I'm working on a dual rail power supply that will provide DC current for 4 power amplifiers.

Two of them require 20V and the other two 25 – 50V. All 4 draw a maximum of 2.5A of current, hence my transformer is 24+24V, 10A. Currently I have the output of the transformer to a rectifier bridge and on each rail 10.000µf capacitors, resulting in 35V.

My question is: how I drop this voltage to 20V, allowing a maximum of 5A of current to flow through? I've read about shunt regulators but it seems I would need a very large resistor and zener for this amount of current.

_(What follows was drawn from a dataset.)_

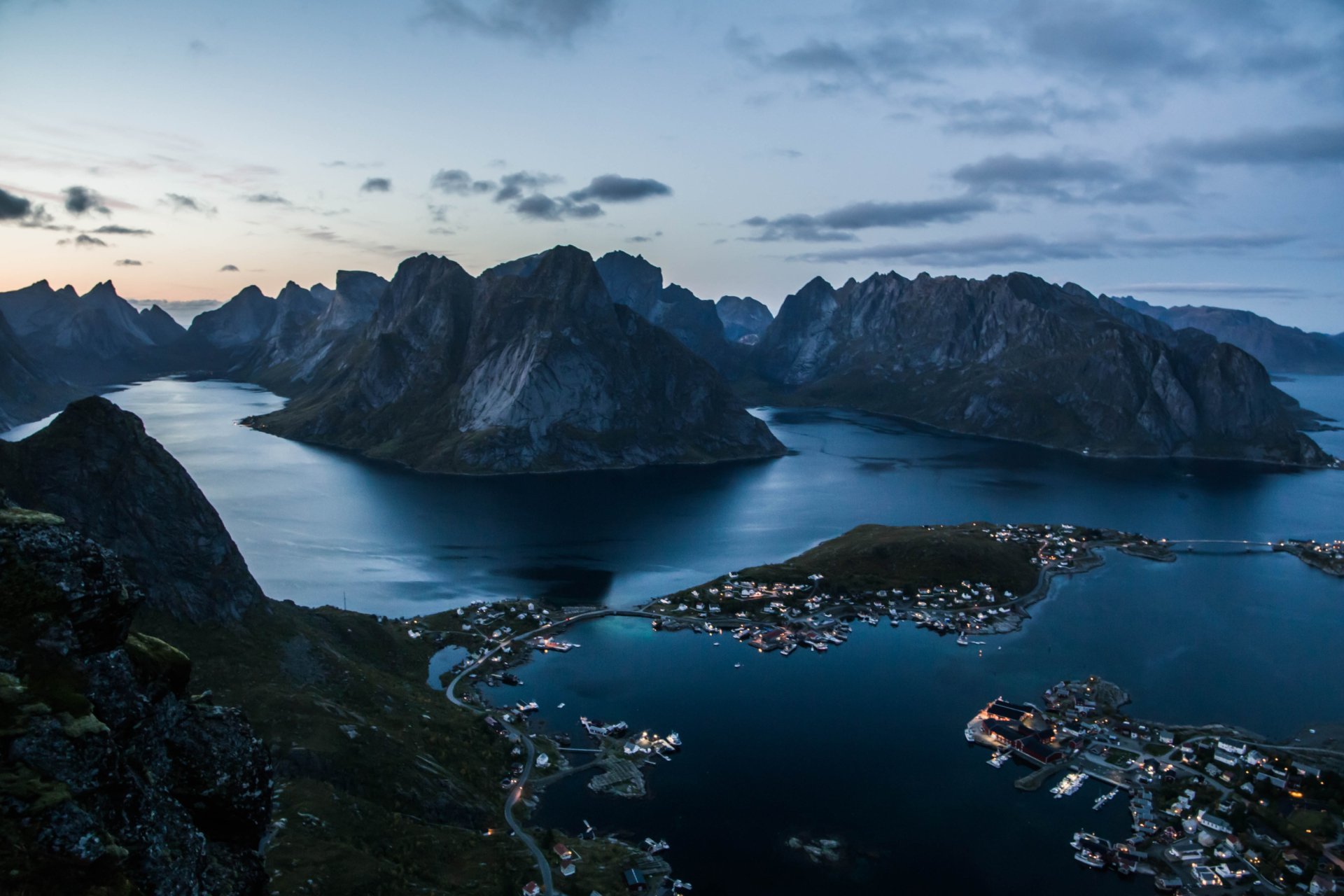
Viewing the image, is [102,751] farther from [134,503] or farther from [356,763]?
[134,503]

Are there other options? Which is the most suited for this case?

Best Answer

A switching regulator like John suggests would work in principle, and any experienced electronic engineer would probably find it trivial, but keep in mind that that chip is effectively funneling all of that power through a 4mm square plastic package with no leads and that pretty much all the heatsinking is on the bottom (board side) of the chip. This makes the PCB design a bit tricky in that area for the uninitiated. See section 10 of its datasheet.

A less demanding solution in terms of heat removal would be to separate out some of the functions that that chip does, thus providing more surface area for the heat to dissipate, but it only shifts the PCB difficulties into avoiding parasitic interactions between parts that should not interact.

To keep it simple, I'd be tempted to go with a separate, lower voltage transformer/rectifier/filter for the smaller amps. If you happen to find a transformer that has a single primary and multiple secondaries that collectively meet your requirements, you can make it that much more compact, but those are comparatively rare.